# Anyone here have any experience with LS tractors



## Cowboy

I Seen an ad on Craigslist for LS tractors the other day & was wanting to know more about them . worst thing is the closest dealer to me is Ponca city OK . Sure looks like a nice reasonablly priced tractor though . Any thoughts ? 

http://www.hayesequipment.com/LStractors.htm

http://www.fastline.com/v100/2011-L...ail-698b6645-60d7-4ed6-9dd3-0644b052ea36.aspx


----------



## ki0ho

CB  that looks like a nice little tractor...a fellow close by has one and seems to like it..think it is a 30 or 35 hp unit..about a year old from what he says.......did you get yours all fixed back up? guess I hadent heard ....other than the one I havent seen any other LS....


----------



## Cowboy

ki0ho said:


> CB that looks like a nice little tractor...a fellow close by has one and seems to like it..think it is a 30 or 35 hp unit..about a year old from what he says.......did you get yours all fixed back up? guess I hadent heard ....other than the one I havent seen any other LS....

### DATASET EXCERPTS
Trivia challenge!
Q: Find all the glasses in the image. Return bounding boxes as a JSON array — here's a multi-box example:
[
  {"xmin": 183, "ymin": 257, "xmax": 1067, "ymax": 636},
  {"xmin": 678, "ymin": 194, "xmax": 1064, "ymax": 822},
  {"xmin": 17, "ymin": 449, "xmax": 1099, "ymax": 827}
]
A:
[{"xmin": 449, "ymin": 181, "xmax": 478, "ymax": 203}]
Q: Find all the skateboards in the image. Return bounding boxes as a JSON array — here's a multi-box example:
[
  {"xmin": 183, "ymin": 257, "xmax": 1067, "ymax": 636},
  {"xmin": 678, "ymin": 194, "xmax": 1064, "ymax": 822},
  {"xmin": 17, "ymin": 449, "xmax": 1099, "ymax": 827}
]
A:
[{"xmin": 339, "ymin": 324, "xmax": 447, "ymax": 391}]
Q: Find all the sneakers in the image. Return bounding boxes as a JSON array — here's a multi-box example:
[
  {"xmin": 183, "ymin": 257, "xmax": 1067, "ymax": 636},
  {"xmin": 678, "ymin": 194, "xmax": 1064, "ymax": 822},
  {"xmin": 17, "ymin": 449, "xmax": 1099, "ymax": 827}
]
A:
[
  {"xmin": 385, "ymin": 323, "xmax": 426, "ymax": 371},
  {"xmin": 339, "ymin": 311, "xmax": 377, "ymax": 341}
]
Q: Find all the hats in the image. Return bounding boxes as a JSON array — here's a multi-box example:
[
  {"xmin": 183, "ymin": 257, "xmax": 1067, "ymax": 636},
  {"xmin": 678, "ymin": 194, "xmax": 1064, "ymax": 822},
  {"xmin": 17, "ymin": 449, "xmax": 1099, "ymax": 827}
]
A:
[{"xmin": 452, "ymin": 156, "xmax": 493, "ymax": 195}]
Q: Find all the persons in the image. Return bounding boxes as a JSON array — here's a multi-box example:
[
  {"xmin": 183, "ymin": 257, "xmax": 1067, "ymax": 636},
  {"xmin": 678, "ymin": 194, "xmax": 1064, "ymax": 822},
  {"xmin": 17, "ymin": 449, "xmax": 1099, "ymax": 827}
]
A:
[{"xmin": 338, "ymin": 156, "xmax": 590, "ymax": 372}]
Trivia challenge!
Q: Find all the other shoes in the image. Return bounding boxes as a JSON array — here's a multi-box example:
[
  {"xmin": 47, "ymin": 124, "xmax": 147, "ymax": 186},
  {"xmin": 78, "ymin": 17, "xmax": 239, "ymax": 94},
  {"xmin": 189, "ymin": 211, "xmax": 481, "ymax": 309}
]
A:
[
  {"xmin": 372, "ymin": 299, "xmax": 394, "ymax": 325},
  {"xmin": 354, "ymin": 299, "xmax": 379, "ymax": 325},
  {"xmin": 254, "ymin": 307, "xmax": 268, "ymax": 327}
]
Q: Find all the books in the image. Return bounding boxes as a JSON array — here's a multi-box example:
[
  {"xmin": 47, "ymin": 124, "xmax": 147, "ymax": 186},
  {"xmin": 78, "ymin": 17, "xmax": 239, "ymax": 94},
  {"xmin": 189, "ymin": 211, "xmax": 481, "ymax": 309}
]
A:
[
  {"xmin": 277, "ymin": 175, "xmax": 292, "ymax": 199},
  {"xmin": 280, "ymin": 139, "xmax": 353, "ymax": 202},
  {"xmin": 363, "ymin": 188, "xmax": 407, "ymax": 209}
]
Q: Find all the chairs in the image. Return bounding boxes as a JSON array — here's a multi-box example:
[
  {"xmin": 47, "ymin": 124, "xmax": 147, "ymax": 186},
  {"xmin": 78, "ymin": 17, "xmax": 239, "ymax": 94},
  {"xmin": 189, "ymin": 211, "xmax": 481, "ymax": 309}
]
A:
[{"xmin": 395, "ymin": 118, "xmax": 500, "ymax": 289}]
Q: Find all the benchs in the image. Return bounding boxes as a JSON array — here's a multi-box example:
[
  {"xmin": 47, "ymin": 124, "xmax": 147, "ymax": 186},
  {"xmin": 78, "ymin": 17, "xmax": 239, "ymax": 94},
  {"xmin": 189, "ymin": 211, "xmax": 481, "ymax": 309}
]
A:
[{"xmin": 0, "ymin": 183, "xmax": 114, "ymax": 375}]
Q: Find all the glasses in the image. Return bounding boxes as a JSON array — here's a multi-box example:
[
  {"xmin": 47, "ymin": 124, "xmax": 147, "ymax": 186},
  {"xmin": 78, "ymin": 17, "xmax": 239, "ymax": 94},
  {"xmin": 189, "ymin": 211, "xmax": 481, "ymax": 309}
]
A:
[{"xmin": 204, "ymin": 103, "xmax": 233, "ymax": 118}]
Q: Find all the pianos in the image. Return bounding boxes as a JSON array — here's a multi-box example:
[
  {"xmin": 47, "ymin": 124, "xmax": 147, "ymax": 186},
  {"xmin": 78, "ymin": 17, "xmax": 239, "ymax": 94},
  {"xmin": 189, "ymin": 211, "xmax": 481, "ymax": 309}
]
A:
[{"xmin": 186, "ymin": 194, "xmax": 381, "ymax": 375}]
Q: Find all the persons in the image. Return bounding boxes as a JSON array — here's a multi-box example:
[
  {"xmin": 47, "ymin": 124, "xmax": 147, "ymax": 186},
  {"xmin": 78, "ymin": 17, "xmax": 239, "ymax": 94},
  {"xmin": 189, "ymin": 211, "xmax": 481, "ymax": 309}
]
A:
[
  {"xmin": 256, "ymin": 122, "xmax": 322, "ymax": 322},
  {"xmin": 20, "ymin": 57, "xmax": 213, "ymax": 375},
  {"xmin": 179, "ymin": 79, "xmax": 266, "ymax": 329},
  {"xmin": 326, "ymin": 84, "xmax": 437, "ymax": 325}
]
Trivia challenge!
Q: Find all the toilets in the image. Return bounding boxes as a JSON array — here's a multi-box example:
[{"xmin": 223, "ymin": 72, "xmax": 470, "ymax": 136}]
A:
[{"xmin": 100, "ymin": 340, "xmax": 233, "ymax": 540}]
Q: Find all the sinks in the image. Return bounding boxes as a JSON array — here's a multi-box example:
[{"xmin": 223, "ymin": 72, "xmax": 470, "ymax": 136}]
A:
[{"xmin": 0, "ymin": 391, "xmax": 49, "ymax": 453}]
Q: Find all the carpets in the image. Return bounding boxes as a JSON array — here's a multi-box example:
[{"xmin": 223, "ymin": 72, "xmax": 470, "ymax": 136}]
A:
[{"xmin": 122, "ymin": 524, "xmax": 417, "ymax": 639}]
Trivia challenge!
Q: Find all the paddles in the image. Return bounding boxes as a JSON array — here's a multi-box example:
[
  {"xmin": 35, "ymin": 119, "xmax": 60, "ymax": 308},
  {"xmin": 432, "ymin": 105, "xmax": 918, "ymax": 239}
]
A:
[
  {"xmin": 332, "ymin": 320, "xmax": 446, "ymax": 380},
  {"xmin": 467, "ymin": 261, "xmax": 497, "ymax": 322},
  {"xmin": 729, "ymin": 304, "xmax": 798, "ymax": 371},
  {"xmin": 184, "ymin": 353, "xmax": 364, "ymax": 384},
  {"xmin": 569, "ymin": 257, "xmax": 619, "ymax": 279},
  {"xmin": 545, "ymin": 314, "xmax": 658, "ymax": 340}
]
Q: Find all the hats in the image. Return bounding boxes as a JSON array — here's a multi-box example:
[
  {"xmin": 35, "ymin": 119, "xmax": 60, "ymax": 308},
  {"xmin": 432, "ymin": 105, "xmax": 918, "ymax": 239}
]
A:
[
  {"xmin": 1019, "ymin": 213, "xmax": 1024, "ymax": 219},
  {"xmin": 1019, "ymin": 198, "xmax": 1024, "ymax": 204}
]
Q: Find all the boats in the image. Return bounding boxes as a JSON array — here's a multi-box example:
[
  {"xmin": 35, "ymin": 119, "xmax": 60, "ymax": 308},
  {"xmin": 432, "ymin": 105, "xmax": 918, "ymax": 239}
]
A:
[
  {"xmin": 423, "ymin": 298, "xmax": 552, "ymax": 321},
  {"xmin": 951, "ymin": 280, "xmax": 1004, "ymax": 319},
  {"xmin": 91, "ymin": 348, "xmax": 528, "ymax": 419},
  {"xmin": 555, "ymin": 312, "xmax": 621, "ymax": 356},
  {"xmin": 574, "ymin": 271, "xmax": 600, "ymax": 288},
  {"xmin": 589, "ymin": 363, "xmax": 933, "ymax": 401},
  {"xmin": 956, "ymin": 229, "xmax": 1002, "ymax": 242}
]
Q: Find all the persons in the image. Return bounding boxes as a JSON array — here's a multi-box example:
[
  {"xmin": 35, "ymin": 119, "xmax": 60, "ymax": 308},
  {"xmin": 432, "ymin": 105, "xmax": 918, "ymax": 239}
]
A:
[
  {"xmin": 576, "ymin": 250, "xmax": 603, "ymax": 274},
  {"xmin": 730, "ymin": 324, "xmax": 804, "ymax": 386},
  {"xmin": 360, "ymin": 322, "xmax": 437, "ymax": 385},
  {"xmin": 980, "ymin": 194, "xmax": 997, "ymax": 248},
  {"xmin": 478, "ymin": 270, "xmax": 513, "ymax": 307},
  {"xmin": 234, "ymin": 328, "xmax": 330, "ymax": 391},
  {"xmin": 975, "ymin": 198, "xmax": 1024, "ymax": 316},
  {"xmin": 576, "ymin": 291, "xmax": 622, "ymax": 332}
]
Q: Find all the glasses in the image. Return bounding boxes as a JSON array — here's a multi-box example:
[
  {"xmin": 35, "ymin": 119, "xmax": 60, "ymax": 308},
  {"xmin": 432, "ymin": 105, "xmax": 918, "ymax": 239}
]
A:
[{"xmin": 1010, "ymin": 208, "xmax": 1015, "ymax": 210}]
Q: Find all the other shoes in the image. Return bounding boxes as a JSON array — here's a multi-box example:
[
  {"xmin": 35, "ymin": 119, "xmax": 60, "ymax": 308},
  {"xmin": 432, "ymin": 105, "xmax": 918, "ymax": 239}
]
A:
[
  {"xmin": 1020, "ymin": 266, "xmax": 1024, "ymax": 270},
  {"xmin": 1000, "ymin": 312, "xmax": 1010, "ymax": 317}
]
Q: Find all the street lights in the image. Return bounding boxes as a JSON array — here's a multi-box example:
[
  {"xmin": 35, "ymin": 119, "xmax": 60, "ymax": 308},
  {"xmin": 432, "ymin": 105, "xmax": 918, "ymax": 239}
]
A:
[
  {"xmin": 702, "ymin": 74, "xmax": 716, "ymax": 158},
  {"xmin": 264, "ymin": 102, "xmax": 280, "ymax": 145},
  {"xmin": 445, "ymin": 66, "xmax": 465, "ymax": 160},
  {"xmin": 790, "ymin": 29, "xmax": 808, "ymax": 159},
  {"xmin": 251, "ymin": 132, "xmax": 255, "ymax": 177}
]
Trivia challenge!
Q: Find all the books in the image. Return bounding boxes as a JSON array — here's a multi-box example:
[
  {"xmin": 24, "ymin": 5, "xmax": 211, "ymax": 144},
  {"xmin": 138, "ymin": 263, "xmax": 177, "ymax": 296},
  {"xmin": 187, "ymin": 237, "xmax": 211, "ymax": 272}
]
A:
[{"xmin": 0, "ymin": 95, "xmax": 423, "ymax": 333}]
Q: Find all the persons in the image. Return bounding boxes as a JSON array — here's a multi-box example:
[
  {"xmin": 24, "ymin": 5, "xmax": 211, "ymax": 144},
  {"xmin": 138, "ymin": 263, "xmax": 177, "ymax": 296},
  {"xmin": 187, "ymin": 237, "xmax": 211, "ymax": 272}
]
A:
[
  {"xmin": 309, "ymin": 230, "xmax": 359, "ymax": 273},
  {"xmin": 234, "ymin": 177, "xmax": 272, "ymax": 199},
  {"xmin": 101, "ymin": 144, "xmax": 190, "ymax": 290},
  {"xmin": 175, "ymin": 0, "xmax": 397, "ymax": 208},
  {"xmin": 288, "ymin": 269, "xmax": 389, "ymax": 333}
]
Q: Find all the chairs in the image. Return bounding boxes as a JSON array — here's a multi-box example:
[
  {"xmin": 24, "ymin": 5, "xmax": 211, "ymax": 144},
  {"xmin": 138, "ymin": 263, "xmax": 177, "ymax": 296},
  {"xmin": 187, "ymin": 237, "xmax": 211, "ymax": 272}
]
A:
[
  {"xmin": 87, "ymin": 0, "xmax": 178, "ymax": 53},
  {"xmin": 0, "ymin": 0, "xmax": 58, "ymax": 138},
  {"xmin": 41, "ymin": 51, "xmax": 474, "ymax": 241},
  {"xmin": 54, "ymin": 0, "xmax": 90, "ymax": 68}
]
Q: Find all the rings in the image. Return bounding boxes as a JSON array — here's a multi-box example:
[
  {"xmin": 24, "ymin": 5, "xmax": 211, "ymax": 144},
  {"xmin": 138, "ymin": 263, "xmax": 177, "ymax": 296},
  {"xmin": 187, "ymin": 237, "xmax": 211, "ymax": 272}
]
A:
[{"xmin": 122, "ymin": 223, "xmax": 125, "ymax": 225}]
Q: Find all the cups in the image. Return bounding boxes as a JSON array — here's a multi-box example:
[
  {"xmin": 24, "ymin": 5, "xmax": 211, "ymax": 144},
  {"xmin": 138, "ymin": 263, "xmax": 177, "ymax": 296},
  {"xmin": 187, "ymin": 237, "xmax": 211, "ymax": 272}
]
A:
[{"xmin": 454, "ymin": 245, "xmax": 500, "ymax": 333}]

### WHAT TO DO
1) Retype the records starting at the line that contains "Q: Find all the cups", and stop after the final line of the records.
2) Continue the forum thread about LS tractors from the point where it stops.

### ANSWERS
1)
Q: Find all the cups in the image. Return bounding boxes as a JSON array — here's a multi-box example:
[
  {"xmin": 24, "ymin": 5, "xmax": 211, "ymax": 144},
  {"xmin": 138, "ymin": 263, "xmax": 177, "ymax": 296},
  {"xmin": 187, "ymin": 237, "xmax": 211, "ymax": 272}
]
A:
[{"xmin": 454, "ymin": 245, "xmax": 500, "ymax": 333}]

2)
 Thanks Jerry , Yep I got both the YTO & the Iseki going during the winter with the exception of replacing the needed gears in the front axle for the 4wheel drive on the Iseki . I,m using it as 2wd but really miss the 4wd for when I need to work down along the river bank . I found the gears I need but with shipping from Japan there going to be around 1500 to put it back into new condition . Thats more then I want to spend really . 

 So I'm kicking around selling both tractors as is & getting a little bigger one with a wider footprint as well as sits a little lower then my YTO , a few more horses wouldn't hurt either but I dont want to be out any money on the deal , I'm perty sure I can get around 12 to 14 K out of both of them which would come close to putting me into a new one with a warranty for a change . I sure like the looks of the LS though .


----------



## rback33

Get ya another red one to match


----------



## Erik

$14k would put you close to a Kioti CK35 w/loader, a few thousand more and you'd be looking at a 35 HP Mahindra, which is the "improved" version of my 3510 - both have dealers just North of Pawnee & West street.
Moundridge (just N of Newton) has a TYM dealership - if I remember correctly, their T350 is the same machine as mine with a different hood ornament.


----------



## Av8r3400

I've got less than $17k in my Kubota, L3400DT with loader.


----------



## Cowboy

rback33 said:


> Get ya another red one to match


 


Erik said:


> $14k would put you close to a Kioti CK35 w/loader, a few thousand more and you'd be looking at a 35 HP Mahindra, which is the "improved" version of my 3510 - both have dealers just North of Pawnee & West street.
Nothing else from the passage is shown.